This project was undertaken as part of the Unstructured Data course within the Big Data Master's Degree program at Comillas ICAI University. The GitHub repo created for this project can be found here.
The team responsible for the project includes:
Name | |
---|---|
Jorge Ayuso Martínez | jorgeayusomartinez@alu.comillas.edu |
Carlota Monedero Herranz | carlotamoh@alu.comillas.edu |
José Manuel Vega Gradit | josemanuel.vega@alu.comillas.edu |
The primary objective of this project is to construct an Art Classifier using Deep Learning techniques. We employed data from the WikiArt project and used a dataset available on Kaggle, which was customized for building Deep Learning models that can classify various art styles.
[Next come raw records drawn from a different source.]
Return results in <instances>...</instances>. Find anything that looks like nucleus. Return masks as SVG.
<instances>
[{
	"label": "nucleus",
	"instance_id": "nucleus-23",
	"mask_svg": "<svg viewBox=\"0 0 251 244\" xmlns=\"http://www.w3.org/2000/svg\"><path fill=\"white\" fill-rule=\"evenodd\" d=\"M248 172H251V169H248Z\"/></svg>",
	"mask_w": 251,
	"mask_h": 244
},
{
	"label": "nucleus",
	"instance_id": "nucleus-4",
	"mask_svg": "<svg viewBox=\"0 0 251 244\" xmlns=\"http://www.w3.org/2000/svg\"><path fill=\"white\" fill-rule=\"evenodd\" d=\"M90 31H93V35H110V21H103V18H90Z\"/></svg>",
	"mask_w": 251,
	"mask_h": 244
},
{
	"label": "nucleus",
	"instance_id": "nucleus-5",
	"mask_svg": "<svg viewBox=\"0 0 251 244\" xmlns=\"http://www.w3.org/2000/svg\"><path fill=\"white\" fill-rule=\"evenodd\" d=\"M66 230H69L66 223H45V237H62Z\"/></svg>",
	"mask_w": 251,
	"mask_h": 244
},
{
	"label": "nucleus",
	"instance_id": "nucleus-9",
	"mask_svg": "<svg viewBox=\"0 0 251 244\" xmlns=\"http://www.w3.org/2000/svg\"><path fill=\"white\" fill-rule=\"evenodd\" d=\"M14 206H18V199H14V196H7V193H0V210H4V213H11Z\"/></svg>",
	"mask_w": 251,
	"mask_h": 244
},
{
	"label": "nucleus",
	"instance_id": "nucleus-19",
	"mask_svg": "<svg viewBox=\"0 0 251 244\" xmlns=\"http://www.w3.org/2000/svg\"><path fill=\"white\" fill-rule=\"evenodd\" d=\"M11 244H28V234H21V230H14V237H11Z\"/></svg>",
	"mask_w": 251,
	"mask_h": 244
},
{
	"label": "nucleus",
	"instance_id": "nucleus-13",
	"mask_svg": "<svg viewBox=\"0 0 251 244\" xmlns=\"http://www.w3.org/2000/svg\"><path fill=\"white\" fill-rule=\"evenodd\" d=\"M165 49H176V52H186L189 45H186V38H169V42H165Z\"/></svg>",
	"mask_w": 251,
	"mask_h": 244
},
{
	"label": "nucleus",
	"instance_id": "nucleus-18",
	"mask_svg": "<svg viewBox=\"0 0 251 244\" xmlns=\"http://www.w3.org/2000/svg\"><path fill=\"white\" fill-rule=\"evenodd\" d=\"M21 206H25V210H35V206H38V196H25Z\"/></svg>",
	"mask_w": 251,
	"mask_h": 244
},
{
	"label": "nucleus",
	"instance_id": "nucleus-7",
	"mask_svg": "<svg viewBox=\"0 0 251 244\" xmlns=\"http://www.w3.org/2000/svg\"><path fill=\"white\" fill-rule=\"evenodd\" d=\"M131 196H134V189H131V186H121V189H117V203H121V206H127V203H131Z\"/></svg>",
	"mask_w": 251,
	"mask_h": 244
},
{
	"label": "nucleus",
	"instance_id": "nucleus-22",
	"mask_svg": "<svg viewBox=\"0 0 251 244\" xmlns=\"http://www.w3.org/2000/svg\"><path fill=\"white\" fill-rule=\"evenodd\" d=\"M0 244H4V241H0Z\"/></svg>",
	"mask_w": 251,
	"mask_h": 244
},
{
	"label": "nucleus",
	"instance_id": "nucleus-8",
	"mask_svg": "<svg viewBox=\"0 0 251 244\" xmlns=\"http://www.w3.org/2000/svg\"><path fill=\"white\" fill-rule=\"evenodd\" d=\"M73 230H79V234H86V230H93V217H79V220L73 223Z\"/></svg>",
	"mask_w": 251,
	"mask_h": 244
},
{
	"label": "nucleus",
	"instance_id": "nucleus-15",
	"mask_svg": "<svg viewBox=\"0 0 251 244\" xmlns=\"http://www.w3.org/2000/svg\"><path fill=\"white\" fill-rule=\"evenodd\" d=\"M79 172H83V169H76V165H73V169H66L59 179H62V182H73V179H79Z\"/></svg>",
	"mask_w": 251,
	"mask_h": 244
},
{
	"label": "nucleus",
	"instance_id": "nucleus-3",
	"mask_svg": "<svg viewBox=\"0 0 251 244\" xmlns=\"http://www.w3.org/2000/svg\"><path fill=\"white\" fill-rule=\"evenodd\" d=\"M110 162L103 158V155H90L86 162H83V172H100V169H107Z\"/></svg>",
Due to practical and storage limitations, we will only be classifying four of the numerous available movement styles: Romanticism, Realism, Renaissance, and Baroque:
To ensure a balanced dataset, we cropped the original dataset to 5,000 images for each of the four styles. This will enable us to achieve a more reasonable training time while still allowing for effective model training and assessment. This modified dataset can be found here. The validation and test sets are stored in their corresponding .zip files, whereas the training set is stored in the train
folder, which contains four .zip files, one for each art style.
Our project begins with the creation of a basic CNN architecture from scratch, which will serve as our base model. However, we encounter a major issue with this network: significant overfitting to the training data. To address this issue, we take an incremental approach and build on top of the initial architecture using various techniques, including dropout, batch normalization, and data augmentation.
After exploring our custom-built model, we shift our focus to transfer learning and examine two different philosophies: feature extraction and fine-tuning.
- For feature extraction, we use a pre-trained model as a fixed feature extractor, and the extracted features serve as input for training a classifier on the new task
- For fine-tuning, we unfreeze the last few layers of the convolutional part and retrain them along with the classifier.
To accomplish this, we evaluate three models:
- ResNet50
- VGG16 & VGG19
- MobileNet
Finally, we explore a different network architecture using Huggingface's Transformers.
Throughout the project, we monitor accuracy and loss plotted across epochs for each model, ensuring that we interpret the results correctly and draw actionable insights.